**DIRECTION 1**
Write out the records below verbatim, from the line containing "Is dried palm" through the final line of the records, with both ends included.

**QUOTED TEXT**
□ □ □ □ □

Desert Uniforms, Patches, and Insignia of the US Armed Forces is a comprehensive reference book that provides a detailed study of desert uniforms, patches, and insignia worn by the US Armed Forces in combat from Desert Storm, through Somalia, and in the campaigns of Iraq and Afghanistan.

Content

The book is a reference of desert combat uniforms, patches and insignia worn by the US Armed Forces in Desert Storm, Somalia, Iraq and Afghanistan. It covers information on US Army, Navy, Air Force, Marine Corps, and Coast Guard desert uniforms and patches. It is designed to provide a reference for veterans, historians, collectors and reenactors.

Reception

The March 2017 issue of the Military Trader Magazine stated that, "While the term 'bible' is thrown around rather loosely in our hobby 'definitive' retains its significance as an expression of honor and endorsement. I do not hesitate to say Desert Uniforms, Patches, and Insignia of the US Armed Forces by Born and Barns is the definitive volume for anyone who is collecting the shortest-lived - but some of the most distinctive uniforms in U.S. military history.  Not only is it a stand alone reference for the collectors and historian, it is also a tribute to the men and women of the US Armed Forces during this chaotic time in history."

The Trading Post, the quarterly journal of the American Society of Military Insignia Collectors described the book as, "a roadmap of those changes that will be an invaluable guide to the collector of uniforms and insignia from this somewhat unappreciated era in our military history,  I highly recommend it to anyone with even a passing interest in collecting militaria of the last thirty years or so."

□ □ □ □ □

**SUPPLIED DATA**

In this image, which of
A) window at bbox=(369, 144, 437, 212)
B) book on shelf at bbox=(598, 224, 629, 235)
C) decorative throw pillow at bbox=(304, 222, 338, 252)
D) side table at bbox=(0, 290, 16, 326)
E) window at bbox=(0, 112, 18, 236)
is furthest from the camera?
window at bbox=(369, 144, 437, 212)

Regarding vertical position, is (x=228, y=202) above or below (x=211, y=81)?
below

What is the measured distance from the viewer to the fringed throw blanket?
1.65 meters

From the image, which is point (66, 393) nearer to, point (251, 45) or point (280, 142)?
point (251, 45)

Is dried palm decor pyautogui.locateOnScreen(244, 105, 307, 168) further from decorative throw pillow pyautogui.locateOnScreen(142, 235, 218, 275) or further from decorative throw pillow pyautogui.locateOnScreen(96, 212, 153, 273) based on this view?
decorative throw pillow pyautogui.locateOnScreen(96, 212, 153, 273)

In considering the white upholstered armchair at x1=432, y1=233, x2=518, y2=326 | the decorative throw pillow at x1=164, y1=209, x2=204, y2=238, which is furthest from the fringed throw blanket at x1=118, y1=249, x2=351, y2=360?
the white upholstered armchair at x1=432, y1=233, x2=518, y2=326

□ □ □ □ □

**DIRECTION 2**
From the book description above, extract the passage from "Desert Uniforms, Patches, and Insignia of the US Armed Forces is" to "of Iraq and Afghanistan." word for word.

**TASK SOLUTION 1**
Is dried palm decor pyautogui.locateOnScreen(244, 105, 307, 168) further from decorative throw pillow pyautogui.locateOnScreen(142, 235, 218, 275) or further from decorative throw pillow pyautogui.locateOnScreen(96, 212, 153, 273) based on this view?
decorative throw pillow pyautogui.locateOnScreen(96, 212, 153, 273)

In considering the white upholstered armchair at x1=432, y1=233, x2=518, y2=326 | the decorative throw pillow at x1=164, y1=209, x2=204, y2=238, which is furthest from the fringed throw blanket at x1=118, y1=249, x2=351, y2=360?
the white upholstered armchair at x1=432, y1=233, x2=518, y2=326

**TASK SOLUTION 2**
Desert Uniforms, Patches, and Insignia of the US Armed Forces is a comprehensive reference book that provides a detailed study of desert uniforms, patches, and insignia worn by the US Armed Forces in combat from Desert Storm, through Somalia, and in the campaigns of Iraq and Afghanistan.